**Brief**
As an exercise in exact copying, transcribe the lines below from the one holding "bicycle handlebar grip?" through the last, with both ends included and pictures left out.

"""

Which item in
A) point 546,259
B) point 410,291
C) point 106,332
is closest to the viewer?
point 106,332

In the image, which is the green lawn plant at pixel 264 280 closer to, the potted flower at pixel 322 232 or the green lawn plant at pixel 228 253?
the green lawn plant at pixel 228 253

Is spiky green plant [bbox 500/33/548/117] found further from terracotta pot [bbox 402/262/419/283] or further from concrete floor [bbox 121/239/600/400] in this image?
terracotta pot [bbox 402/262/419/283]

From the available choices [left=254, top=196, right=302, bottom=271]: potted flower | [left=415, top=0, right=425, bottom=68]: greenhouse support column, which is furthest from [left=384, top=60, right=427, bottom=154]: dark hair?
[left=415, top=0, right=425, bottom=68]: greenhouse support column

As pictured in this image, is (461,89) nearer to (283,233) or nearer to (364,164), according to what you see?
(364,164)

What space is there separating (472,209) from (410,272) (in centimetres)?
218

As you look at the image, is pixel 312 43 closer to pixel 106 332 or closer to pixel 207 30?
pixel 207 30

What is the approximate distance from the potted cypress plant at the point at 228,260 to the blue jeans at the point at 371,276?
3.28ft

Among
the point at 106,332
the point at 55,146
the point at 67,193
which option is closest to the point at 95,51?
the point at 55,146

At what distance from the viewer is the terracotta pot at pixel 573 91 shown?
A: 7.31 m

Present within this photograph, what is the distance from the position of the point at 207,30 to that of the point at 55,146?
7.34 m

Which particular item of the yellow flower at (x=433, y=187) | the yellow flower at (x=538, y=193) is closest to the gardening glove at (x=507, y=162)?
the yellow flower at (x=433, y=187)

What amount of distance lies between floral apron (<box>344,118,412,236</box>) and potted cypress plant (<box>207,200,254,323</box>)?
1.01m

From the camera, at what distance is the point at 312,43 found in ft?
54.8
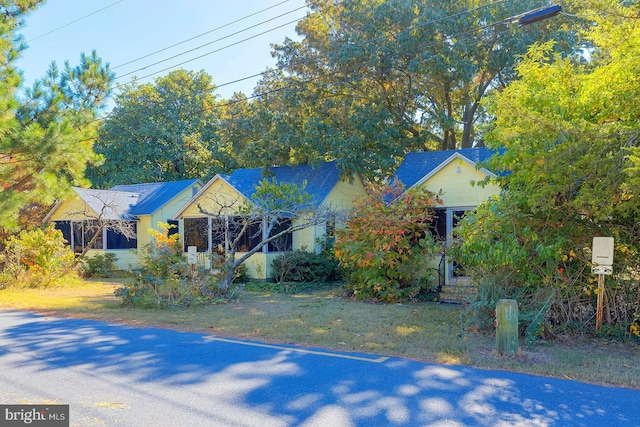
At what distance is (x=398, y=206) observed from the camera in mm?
13258

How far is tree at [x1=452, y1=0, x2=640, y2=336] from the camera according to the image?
754 cm

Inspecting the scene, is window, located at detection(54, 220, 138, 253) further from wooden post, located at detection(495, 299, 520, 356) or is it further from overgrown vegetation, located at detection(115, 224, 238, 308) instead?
wooden post, located at detection(495, 299, 520, 356)

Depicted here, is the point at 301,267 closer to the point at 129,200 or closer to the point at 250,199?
the point at 250,199

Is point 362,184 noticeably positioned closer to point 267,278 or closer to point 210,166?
point 267,278

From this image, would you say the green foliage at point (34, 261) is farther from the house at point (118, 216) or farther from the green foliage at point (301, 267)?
the green foliage at point (301, 267)

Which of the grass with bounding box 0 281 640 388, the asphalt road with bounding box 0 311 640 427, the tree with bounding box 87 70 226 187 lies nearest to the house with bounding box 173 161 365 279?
the grass with bounding box 0 281 640 388

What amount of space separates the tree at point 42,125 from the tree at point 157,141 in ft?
58.7

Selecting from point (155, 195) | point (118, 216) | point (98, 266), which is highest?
point (155, 195)

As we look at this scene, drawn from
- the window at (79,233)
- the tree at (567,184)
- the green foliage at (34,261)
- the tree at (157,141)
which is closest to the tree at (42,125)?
the green foliage at (34,261)

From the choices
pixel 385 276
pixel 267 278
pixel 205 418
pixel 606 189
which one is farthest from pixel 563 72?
pixel 267 278

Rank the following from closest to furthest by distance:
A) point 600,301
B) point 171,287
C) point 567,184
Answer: point 567,184 → point 600,301 → point 171,287

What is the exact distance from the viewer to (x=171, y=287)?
40.9ft

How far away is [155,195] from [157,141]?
10.4 m

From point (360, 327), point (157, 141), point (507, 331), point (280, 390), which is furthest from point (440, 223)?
point (157, 141)
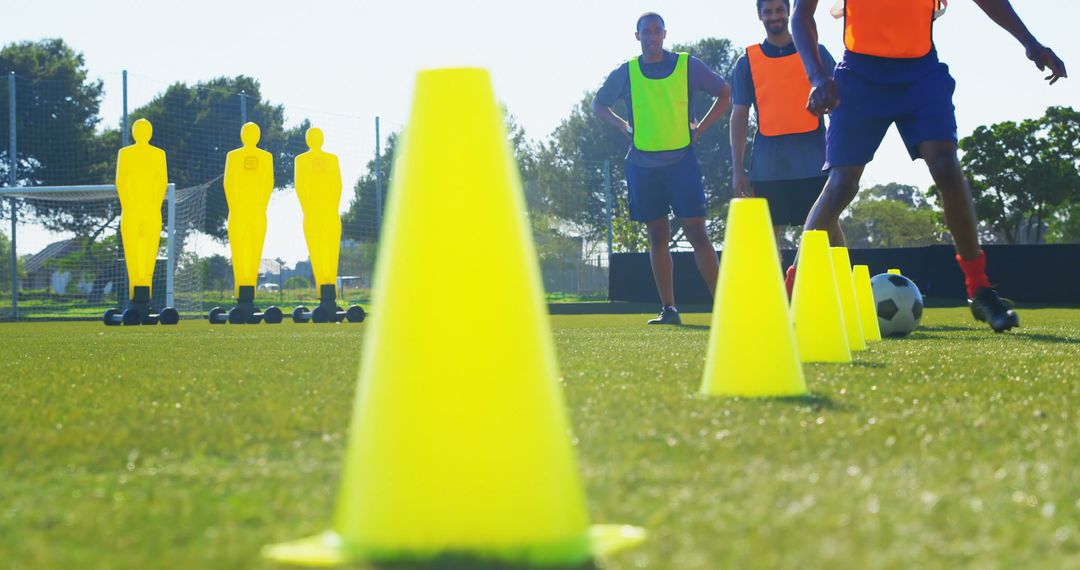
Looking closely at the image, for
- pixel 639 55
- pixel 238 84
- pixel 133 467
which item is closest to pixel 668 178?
pixel 639 55

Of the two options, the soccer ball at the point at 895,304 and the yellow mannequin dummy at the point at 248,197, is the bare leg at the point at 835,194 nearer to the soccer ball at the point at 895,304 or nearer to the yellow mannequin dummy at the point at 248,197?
the soccer ball at the point at 895,304

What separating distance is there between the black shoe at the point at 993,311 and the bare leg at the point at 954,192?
235 mm

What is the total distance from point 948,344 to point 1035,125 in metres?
47.0

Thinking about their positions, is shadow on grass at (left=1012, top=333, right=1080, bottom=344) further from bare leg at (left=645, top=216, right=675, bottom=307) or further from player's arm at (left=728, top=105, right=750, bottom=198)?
bare leg at (left=645, top=216, right=675, bottom=307)

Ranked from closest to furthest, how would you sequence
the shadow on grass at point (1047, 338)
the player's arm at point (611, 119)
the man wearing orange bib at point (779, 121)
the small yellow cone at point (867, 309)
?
the shadow on grass at point (1047, 338)
the small yellow cone at point (867, 309)
the man wearing orange bib at point (779, 121)
the player's arm at point (611, 119)

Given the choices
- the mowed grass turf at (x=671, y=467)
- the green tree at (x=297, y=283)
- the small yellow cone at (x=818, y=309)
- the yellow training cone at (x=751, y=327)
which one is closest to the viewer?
the mowed grass turf at (x=671, y=467)

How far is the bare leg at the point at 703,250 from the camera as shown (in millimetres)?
8555

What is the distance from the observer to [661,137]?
8.83 metres

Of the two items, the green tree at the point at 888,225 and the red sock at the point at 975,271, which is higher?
the green tree at the point at 888,225

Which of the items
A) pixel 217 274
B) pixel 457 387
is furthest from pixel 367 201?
pixel 457 387

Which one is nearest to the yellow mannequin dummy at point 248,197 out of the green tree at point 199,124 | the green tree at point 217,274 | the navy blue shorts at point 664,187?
the navy blue shorts at point 664,187

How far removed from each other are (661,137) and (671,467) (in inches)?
276

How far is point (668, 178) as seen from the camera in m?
8.86

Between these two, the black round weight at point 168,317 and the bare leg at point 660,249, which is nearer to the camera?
the bare leg at point 660,249
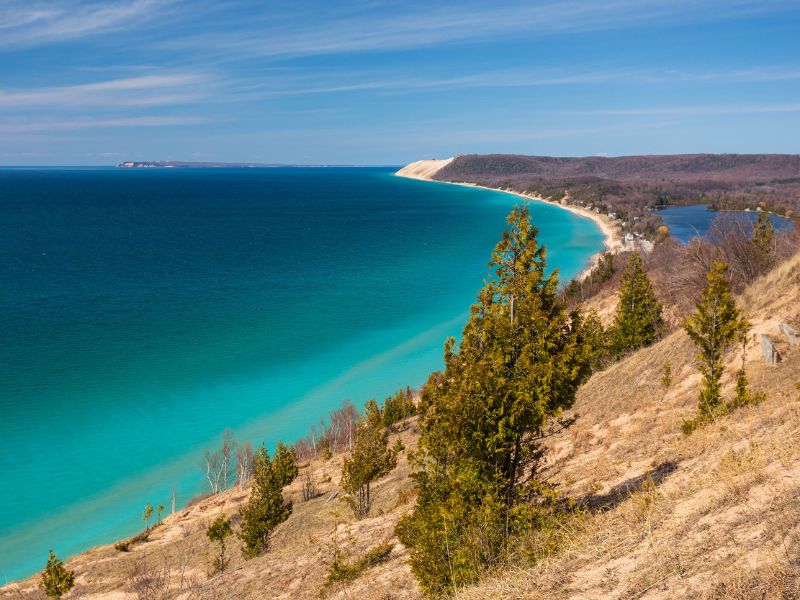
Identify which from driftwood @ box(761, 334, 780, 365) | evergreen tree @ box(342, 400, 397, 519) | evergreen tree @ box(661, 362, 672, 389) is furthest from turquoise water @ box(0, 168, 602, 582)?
driftwood @ box(761, 334, 780, 365)

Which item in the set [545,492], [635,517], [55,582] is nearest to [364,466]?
[55,582]

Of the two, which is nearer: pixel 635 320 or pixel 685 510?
pixel 685 510

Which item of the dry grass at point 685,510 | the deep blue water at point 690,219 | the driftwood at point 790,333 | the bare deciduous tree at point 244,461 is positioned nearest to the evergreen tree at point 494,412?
the dry grass at point 685,510

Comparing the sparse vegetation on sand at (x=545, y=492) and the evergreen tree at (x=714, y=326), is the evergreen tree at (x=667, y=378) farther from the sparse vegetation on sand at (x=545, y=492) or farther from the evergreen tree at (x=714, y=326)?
the evergreen tree at (x=714, y=326)

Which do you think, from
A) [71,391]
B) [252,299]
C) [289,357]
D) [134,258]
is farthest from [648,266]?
[134,258]

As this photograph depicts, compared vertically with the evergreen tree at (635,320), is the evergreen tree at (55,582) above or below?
below

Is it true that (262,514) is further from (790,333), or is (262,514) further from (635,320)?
(635,320)

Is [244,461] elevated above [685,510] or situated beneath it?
situated beneath

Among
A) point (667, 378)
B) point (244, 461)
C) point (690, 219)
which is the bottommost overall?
point (244, 461)
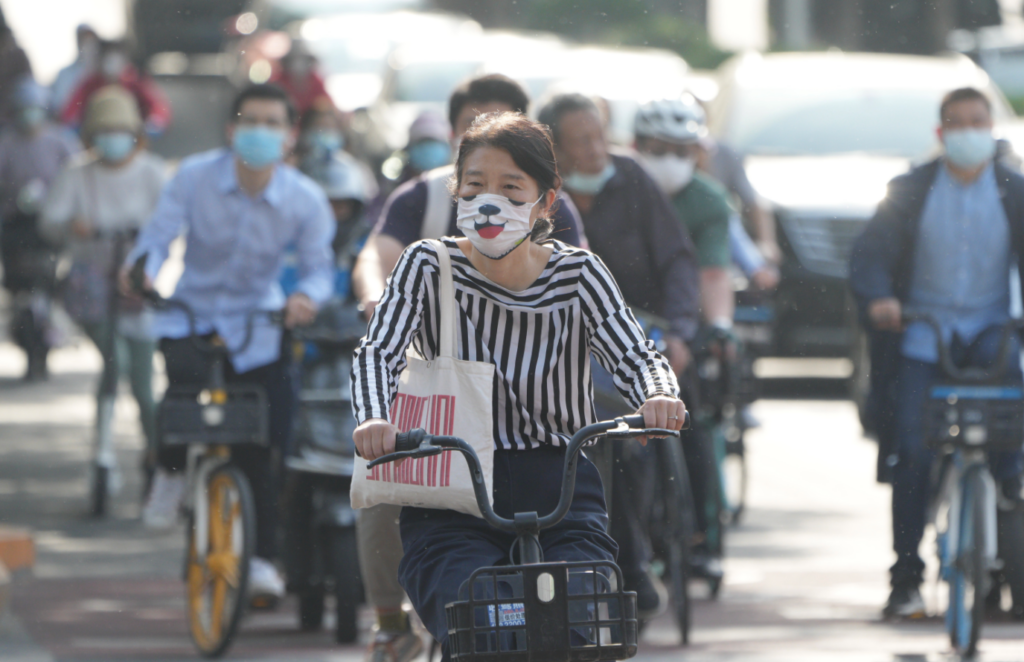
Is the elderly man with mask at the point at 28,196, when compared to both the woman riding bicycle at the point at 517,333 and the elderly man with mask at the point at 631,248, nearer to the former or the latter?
the elderly man with mask at the point at 631,248

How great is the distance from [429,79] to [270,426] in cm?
1187

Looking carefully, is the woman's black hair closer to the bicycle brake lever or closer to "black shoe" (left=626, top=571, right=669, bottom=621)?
the bicycle brake lever

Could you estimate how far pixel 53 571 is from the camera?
9.07 m

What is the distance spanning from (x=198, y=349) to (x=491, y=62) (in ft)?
38.2

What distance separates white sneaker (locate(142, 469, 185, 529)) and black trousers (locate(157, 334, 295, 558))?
55mm

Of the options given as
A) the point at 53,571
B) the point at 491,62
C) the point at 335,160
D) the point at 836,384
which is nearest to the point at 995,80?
the point at 491,62

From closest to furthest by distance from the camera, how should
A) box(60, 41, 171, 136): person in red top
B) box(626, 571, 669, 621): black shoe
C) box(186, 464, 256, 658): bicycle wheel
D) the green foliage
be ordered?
box(626, 571, 669, 621): black shoe → box(186, 464, 256, 658): bicycle wheel → box(60, 41, 171, 136): person in red top → the green foliage

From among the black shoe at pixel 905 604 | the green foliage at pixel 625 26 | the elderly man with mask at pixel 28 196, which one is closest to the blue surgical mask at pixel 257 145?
the black shoe at pixel 905 604

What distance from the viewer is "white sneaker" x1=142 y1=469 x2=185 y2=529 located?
26.0 feet

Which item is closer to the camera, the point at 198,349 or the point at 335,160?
the point at 198,349

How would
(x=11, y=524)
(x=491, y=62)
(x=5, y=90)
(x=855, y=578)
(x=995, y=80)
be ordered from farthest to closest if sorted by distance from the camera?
(x=995, y=80) < (x=491, y=62) < (x=5, y=90) < (x=11, y=524) < (x=855, y=578)

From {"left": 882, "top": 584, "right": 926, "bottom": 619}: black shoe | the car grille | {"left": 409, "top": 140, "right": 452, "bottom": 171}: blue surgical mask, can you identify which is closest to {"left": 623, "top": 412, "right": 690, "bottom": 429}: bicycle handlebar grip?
{"left": 882, "top": 584, "right": 926, "bottom": 619}: black shoe

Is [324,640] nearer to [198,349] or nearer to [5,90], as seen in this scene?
[198,349]

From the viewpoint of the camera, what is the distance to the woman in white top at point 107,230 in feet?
34.9
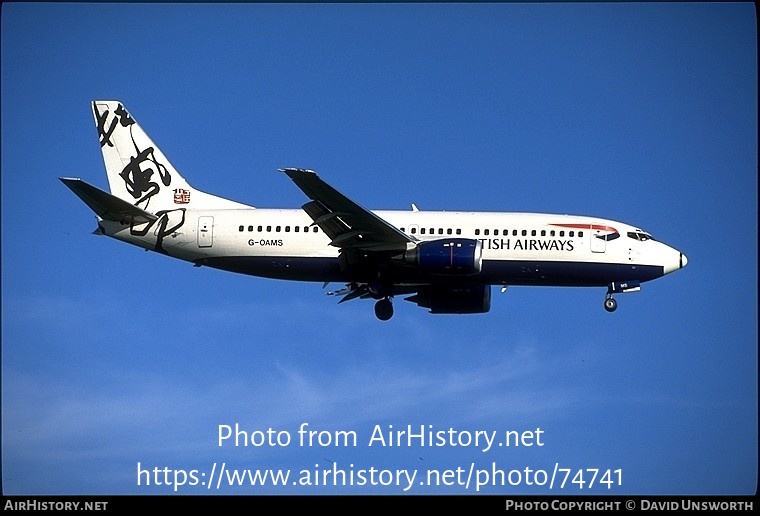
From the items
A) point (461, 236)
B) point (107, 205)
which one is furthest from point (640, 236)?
point (107, 205)

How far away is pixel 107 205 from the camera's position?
5494cm

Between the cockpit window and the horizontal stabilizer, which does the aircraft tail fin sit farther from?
the cockpit window

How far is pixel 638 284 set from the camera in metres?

"""

**Result of this exercise**
From {"left": 882, "top": 584, "right": 926, "bottom": 619}: black shoe | the car grille | {"left": 409, "top": 140, "right": 452, "bottom": 171}: blue surgical mask, can you identify which is closest to {"left": 623, "top": 412, "right": 690, "bottom": 429}: bicycle handlebar grip?
{"left": 882, "top": 584, "right": 926, "bottom": 619}: black shoe

Is [324,640] nearer to [198,349] or nearer to [5,90], as seen in this scene?
[198,349]

From the viewpoint of the camera, what is the distance to the woman in white top at point 107,230 in feet?
34.9
From the items
A) point (461, 236)
B) point (107, 205)
which one is furthest from point (640, 236)?
point (107, 205)

How far away is pixel 107 205 from the camera's position?
5494cm

Between the cockpit window and the horizontal stabilizer, which does the aircraft tail fin sit farther from?
the cockpit window

How far is pixel 638 284 set from the camera in metres?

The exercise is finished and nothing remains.